Maintaining Hope

The fear I hear most often expressed about climate change is that of losing hope. Indeed, so much confronts us with the enormity, the frightening prospects of failure, frustration of living in a world subject to politicians and industries who ignore, deny, and play tricks to upend climate efforts. The recent hype against induction cooking by the natural gas industry is one example. A bigger frustration, especially for those not wishing our money to contribute to destruction, is the anti-ESG (environmental, social, and governance) backlash, politicians introducing and, worse, enacting, bans on financial institutions that see pro-environmental investment as beneficial to their shareholders.

Yes, such conflicts (not to mention other conflicts like Russia’s pointless attack on Ukraine and the ongoing culture wars against trans people and parents who simply want their children to be educated safely) are discouraging, but their ferocity may just indicate we’re getting enough attention to be a threat to nay-sayers, since “first they ignore you, then they laugh at you, then they fight you, then you win.” (Gandhi often gets credit for this version of the saying).

But on the other hand, a metaphor in this recent Throughline episode called “When Things Fall Apart” is worth examining: which wolf inside us do we want to feed? The media make their money primarily by drawing attention to unwelcome news. And often disasters befall us swiftly (think of a wind storm hurling down a tree), while triumphs evolve at the speed of trees growing. We have to pay attention to see them. What we pay attention to, we feed.

## RECORDS PROVIDED
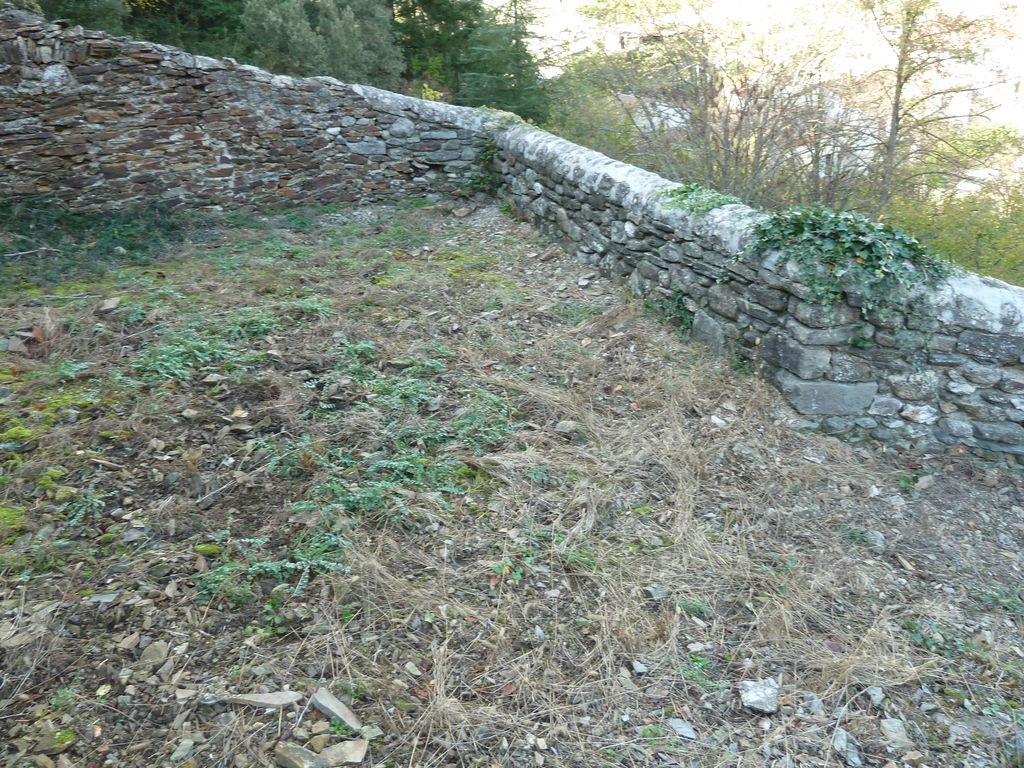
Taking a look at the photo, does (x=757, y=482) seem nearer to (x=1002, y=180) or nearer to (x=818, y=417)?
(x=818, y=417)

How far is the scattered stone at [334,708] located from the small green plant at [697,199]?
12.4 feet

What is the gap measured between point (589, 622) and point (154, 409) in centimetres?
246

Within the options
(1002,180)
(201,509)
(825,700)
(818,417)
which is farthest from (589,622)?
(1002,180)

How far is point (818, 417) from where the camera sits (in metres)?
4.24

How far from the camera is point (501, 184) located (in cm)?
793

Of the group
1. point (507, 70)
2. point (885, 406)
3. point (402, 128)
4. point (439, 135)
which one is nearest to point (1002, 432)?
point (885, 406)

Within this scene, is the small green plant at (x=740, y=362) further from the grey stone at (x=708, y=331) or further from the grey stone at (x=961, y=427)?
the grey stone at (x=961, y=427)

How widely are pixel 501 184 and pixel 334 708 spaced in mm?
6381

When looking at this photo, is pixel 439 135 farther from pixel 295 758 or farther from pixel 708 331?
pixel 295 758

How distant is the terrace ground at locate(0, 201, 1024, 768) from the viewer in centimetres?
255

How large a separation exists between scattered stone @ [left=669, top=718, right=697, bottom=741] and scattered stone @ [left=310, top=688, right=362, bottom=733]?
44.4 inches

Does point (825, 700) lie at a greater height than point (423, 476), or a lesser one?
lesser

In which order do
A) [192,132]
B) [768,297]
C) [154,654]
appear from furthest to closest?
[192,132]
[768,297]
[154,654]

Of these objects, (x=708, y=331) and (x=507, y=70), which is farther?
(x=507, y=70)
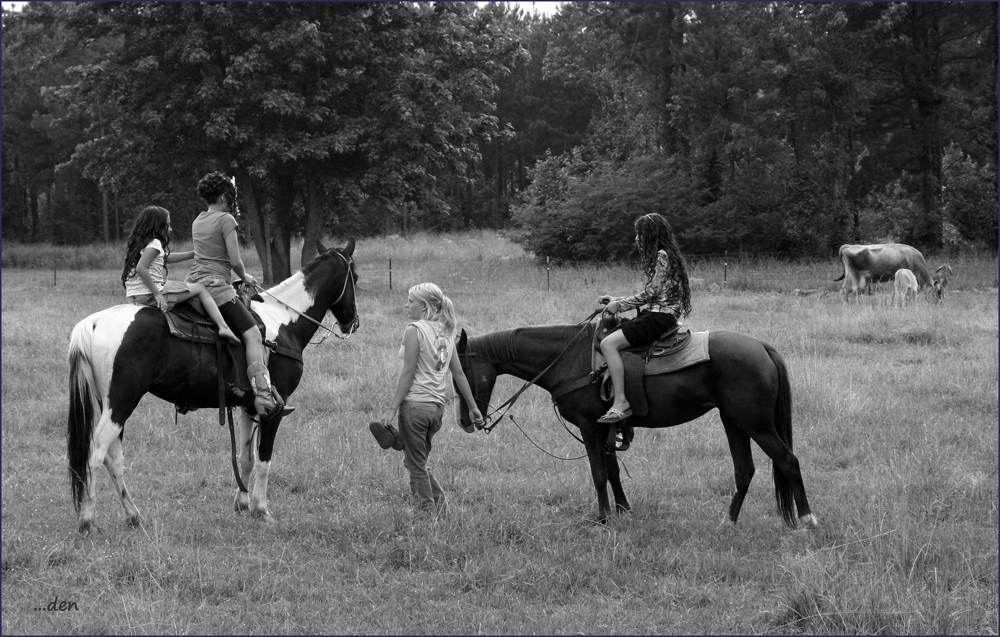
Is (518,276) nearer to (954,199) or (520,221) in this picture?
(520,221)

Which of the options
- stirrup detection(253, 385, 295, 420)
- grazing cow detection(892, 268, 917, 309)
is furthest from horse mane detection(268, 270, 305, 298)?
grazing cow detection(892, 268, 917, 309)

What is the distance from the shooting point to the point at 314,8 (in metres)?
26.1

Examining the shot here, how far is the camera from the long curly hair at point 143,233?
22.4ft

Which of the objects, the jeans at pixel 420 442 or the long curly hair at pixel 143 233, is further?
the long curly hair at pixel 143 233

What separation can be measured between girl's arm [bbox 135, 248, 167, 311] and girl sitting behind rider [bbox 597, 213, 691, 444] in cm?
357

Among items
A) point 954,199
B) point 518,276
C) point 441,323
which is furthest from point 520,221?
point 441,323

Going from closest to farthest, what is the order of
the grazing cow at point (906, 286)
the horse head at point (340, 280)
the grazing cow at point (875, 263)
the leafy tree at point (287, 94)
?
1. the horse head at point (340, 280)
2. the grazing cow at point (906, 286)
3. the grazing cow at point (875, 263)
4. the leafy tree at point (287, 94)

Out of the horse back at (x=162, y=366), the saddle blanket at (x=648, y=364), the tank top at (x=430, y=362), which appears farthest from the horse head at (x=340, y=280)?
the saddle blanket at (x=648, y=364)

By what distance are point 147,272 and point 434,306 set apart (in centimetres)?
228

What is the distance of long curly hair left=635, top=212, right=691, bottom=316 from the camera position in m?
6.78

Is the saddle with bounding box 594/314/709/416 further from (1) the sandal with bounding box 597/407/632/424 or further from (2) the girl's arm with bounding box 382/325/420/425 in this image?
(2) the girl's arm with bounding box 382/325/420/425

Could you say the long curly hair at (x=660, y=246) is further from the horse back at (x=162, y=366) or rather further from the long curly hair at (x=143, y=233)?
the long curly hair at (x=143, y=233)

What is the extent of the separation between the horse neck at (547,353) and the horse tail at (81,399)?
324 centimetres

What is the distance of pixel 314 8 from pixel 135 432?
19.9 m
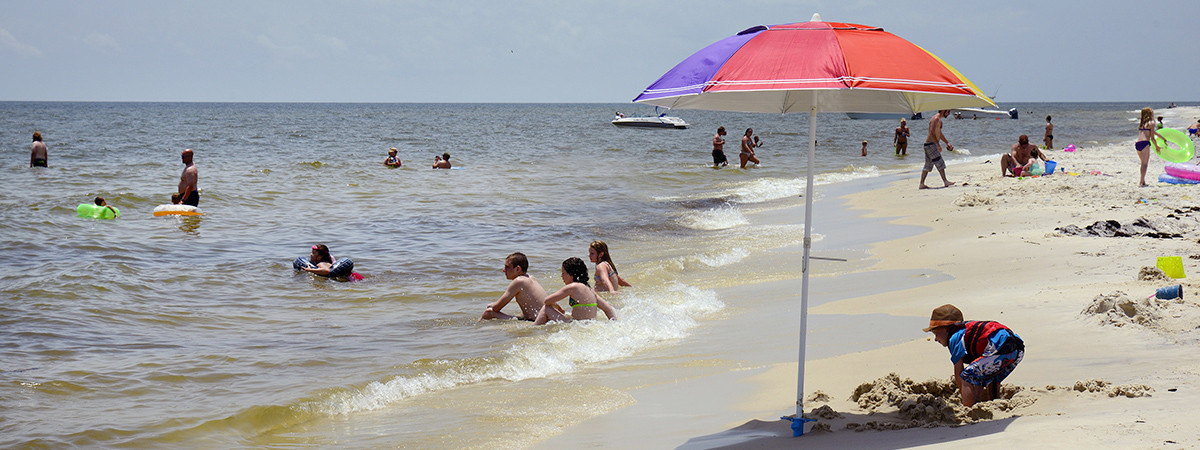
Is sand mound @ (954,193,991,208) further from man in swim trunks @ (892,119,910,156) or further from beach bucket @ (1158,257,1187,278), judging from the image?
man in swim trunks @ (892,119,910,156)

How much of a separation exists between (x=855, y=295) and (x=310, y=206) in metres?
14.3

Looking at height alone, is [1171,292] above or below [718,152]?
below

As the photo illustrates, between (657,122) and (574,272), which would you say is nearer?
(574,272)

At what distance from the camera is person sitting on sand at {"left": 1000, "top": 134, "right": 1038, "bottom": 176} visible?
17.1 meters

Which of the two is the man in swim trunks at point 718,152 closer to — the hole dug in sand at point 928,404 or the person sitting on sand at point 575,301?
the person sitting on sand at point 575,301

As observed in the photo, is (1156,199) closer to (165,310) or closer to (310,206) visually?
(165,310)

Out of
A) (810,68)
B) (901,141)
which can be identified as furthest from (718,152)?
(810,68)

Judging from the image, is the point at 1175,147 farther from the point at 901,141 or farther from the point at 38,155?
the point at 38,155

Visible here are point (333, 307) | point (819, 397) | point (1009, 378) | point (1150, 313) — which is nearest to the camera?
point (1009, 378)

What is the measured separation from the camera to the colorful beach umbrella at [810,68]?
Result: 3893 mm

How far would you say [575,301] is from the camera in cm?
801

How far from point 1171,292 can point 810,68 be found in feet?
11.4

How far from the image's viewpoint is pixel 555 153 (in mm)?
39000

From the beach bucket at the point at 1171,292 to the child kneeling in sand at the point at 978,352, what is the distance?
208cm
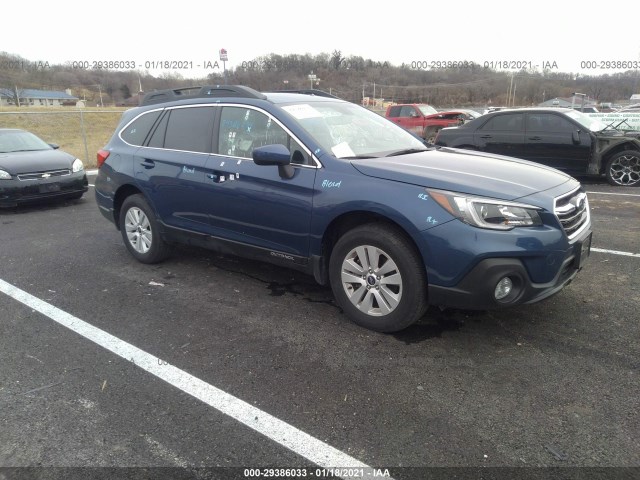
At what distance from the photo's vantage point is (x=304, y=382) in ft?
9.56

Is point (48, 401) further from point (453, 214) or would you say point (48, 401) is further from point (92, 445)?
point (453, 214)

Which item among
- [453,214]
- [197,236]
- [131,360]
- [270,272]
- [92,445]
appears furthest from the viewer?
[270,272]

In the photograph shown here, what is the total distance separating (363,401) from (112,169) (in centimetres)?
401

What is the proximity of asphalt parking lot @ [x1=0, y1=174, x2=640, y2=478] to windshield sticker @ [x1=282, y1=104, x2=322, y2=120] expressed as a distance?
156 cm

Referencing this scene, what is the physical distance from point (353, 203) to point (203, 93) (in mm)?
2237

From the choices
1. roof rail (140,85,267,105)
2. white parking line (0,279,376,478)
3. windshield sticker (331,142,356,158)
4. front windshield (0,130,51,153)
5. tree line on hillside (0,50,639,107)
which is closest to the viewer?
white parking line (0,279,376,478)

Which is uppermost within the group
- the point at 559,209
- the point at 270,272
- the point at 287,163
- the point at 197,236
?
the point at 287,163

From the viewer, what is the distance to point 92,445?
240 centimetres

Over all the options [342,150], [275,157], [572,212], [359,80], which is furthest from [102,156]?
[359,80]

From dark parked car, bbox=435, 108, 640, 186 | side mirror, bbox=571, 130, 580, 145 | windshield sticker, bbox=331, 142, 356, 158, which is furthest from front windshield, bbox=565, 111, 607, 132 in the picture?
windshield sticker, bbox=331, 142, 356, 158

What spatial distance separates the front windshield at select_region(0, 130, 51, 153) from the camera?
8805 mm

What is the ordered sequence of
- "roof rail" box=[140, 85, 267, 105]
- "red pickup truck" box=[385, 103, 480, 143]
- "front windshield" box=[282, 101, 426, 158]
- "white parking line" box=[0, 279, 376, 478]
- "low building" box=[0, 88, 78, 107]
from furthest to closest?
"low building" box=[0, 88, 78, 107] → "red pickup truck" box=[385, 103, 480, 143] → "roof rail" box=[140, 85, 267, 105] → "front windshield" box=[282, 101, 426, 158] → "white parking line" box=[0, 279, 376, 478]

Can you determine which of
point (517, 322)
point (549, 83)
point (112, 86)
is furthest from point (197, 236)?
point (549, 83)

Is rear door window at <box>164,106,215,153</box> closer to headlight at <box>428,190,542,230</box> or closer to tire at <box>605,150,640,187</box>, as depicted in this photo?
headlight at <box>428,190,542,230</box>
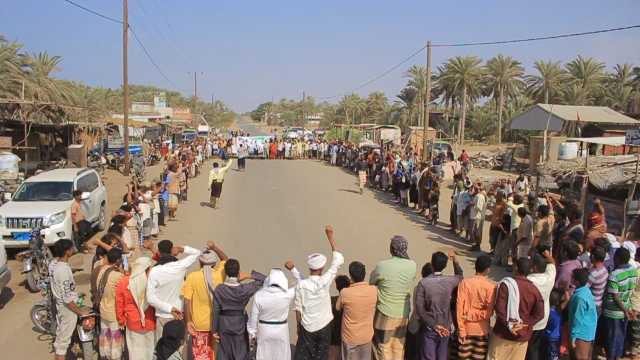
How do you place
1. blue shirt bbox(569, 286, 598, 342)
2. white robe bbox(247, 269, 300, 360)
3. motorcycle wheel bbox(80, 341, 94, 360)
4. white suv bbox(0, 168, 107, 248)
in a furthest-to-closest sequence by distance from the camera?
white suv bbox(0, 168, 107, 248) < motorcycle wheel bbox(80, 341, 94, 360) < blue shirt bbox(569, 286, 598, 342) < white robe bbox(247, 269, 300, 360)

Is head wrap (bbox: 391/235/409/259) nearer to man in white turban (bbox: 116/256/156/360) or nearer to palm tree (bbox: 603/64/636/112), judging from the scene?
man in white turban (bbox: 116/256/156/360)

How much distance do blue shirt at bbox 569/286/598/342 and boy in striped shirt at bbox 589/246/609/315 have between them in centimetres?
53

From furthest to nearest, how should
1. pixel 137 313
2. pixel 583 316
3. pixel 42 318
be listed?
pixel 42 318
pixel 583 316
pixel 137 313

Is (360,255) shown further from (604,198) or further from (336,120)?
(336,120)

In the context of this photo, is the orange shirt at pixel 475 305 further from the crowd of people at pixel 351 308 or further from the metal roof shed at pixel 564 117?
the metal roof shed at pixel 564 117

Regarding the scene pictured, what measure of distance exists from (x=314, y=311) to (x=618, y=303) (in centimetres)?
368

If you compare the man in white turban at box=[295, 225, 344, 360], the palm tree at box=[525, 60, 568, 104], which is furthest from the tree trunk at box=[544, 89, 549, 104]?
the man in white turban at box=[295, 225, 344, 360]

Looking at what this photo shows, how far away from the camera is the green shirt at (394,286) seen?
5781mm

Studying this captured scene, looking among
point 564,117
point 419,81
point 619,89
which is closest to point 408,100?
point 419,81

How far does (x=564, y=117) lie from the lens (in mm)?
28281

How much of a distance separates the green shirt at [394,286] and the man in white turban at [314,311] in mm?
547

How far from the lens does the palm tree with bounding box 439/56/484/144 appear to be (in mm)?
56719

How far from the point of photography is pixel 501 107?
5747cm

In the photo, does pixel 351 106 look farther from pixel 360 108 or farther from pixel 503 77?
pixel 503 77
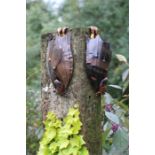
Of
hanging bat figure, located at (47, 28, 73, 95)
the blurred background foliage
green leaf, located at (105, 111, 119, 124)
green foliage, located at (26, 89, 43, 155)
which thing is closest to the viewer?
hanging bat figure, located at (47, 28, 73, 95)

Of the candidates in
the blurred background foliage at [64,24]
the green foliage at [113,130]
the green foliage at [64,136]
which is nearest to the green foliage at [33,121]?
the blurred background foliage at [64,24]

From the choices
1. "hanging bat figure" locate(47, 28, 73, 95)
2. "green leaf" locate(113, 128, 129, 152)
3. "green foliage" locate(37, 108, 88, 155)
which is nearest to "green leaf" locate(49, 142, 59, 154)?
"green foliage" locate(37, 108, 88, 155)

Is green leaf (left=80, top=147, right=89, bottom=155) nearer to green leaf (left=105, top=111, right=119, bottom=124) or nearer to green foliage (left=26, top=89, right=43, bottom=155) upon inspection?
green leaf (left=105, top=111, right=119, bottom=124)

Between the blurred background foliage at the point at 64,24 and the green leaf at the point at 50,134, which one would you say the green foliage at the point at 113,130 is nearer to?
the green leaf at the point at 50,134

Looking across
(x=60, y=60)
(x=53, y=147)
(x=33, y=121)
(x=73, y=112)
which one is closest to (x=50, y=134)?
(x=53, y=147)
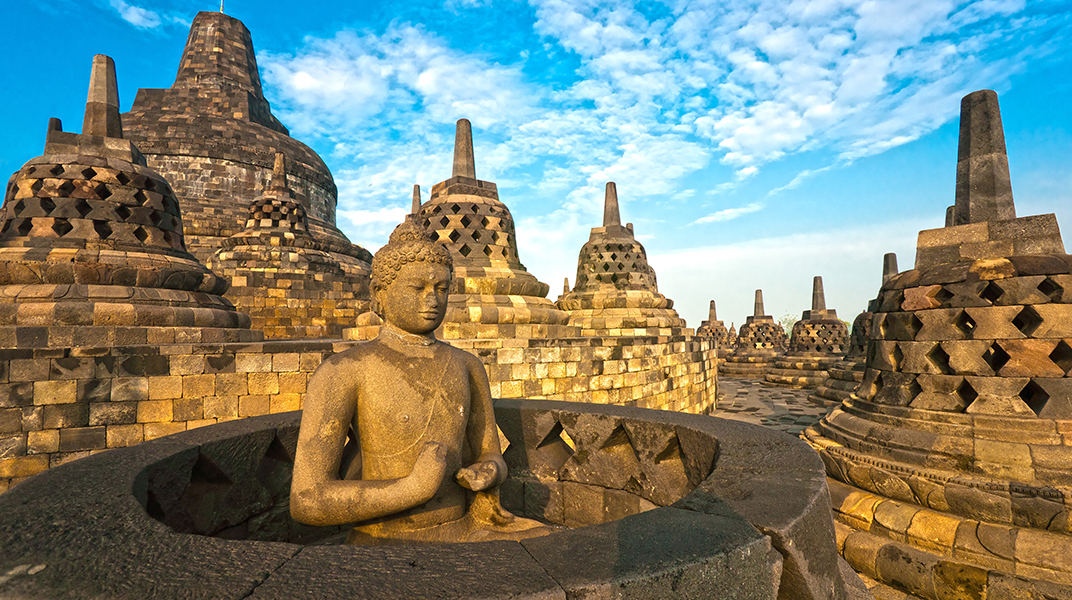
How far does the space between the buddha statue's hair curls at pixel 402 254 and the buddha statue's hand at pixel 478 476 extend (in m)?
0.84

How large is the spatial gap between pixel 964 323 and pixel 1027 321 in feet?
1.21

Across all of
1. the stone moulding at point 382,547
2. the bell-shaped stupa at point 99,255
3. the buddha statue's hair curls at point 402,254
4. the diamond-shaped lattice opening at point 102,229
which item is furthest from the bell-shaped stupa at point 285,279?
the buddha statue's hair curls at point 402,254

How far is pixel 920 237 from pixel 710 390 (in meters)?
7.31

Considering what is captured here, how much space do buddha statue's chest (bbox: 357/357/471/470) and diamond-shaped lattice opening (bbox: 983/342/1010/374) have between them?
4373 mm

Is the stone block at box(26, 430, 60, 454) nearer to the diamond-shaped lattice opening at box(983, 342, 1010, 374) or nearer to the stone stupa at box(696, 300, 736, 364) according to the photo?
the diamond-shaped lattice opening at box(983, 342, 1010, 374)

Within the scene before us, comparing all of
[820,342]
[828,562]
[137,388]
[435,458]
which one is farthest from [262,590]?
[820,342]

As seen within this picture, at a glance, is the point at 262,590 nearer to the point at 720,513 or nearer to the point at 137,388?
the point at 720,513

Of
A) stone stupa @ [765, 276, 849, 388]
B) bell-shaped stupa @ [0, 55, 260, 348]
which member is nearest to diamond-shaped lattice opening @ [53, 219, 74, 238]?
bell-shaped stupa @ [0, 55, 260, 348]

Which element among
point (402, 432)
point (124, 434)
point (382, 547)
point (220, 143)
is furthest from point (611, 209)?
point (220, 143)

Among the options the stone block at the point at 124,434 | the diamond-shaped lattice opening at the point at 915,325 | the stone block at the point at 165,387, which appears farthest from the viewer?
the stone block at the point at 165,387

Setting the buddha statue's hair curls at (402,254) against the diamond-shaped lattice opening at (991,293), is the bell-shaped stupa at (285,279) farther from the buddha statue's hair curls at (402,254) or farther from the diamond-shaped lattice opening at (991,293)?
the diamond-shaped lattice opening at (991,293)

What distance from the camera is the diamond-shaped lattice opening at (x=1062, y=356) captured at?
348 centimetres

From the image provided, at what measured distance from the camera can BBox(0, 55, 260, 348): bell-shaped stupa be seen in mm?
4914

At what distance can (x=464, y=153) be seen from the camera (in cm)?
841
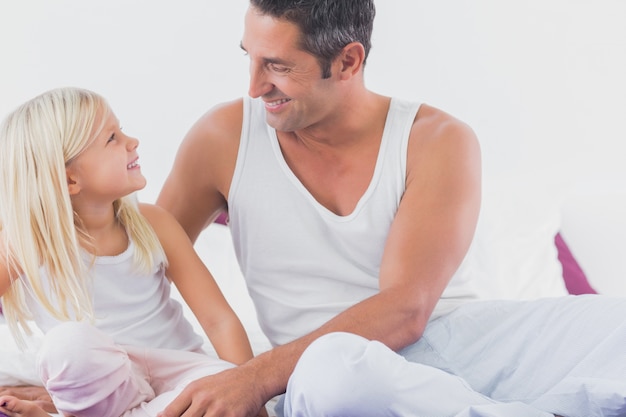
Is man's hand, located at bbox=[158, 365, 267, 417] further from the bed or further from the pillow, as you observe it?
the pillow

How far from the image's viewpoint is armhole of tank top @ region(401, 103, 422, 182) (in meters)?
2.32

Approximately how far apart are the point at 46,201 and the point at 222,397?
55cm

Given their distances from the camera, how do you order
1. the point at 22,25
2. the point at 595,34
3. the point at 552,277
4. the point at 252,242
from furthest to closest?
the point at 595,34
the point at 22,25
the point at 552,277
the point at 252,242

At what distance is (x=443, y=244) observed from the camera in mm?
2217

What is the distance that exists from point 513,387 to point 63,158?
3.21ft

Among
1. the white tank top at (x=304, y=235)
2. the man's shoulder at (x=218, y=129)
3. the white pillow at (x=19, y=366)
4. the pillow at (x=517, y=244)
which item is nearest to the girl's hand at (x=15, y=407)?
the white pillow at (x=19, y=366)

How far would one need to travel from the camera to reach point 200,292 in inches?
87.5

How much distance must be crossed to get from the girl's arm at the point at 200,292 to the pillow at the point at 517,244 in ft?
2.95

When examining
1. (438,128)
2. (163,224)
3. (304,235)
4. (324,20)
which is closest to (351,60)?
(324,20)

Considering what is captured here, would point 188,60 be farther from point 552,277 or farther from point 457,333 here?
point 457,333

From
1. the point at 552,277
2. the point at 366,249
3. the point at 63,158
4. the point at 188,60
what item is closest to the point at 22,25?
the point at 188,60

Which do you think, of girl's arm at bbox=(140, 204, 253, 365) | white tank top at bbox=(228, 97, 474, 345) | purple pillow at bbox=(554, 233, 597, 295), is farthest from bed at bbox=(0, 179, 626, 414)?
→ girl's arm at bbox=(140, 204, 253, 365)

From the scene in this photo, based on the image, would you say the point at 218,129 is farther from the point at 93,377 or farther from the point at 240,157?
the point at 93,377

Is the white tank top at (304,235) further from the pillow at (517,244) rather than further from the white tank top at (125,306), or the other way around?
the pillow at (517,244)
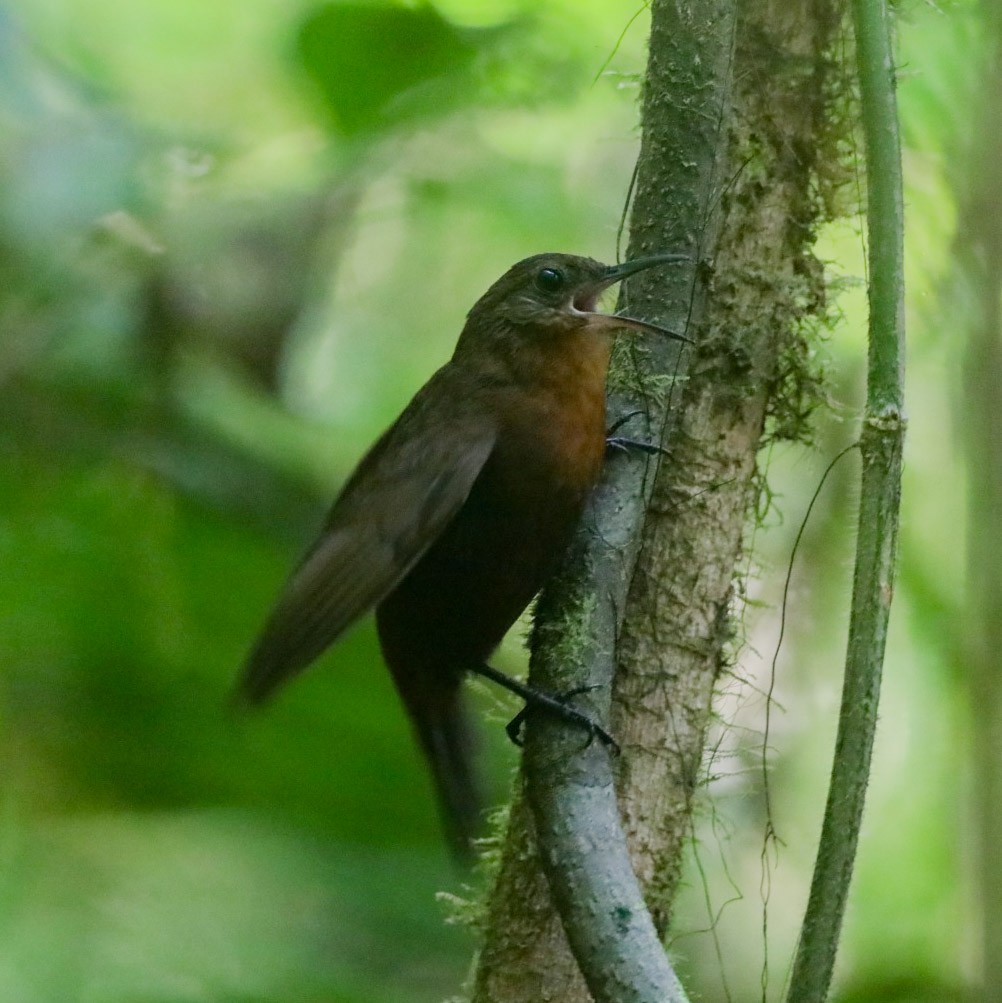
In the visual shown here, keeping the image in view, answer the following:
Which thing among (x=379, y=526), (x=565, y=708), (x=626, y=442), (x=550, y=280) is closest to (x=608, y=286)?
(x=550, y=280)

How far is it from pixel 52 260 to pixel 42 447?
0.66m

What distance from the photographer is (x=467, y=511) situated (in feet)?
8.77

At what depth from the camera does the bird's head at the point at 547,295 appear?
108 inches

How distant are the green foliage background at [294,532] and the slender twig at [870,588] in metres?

## REQUIRED TASKS
1. Say whether each statement agrees with the text on maintaining hope, answering yes or no and quoting the words of the text that decide it. (a) The natural gas industry is named as the source of recent hype against induction cooking. (b) The text states with certainty that Gandhi was the author of the saying it quotes. (c) Triumphs are said to arrive as swiftly as disasters.
2. In the text on maintaining hope, list in order every stage of the saying that the text attributes to Gandhi.
3. Resume the text on maintaining hope after its last sentence, "What we pay attention to, we feed."
These lines have no connection to the text on maintaining hope.

## RESULTS BY TASK
1.
(a) Yes: "The recent hype against induction cooking by the natural gas industry is one example."
(b) No: "Gandhi often gets credit for this version of the saying"
(c) No: "while triumphs evolve at the speed of trees growing."

2.
1. They ignore you.
2. They laugh at you.
3. They fight you.
4. You win.

3.
So here’s what I choose to attend to:

  • Members of the natural world we don’t think have roles to play in reducing carbon actually do, such as salt marshes, mangroves, and great blue whales.
  • Researchers’ use of industry shareholder reports to find out how much pollution to attribute to which specific corporations have made it easier to sue them for climate damages, as Puerto Rico is doing now over hurricanes Irma and Maria in 2017.
  • Opportunities multiply to make our own lives environmentally lighter–who knew Covid would enable less flying and more Zooming, for instance?
  • Such opportunities allow us to keep in closer contact with our allies without spreading contrails across the sky. I spoke for an hour and a half this week, for instance, with my partner in tree-planting in Kisumu, Kenya, Bishop Tom Ochuka of the Africa Inland Church. They are in the process of increasing their tree production from 10,000 seedlings a year to 100,000.
  • And the very fact that so many people are making enormous research strides, growing the ideas and developing the technologies we need, and spreading the word is in itself good news. Even the reporting of setbacks shows that someone else cares enough to talk about it.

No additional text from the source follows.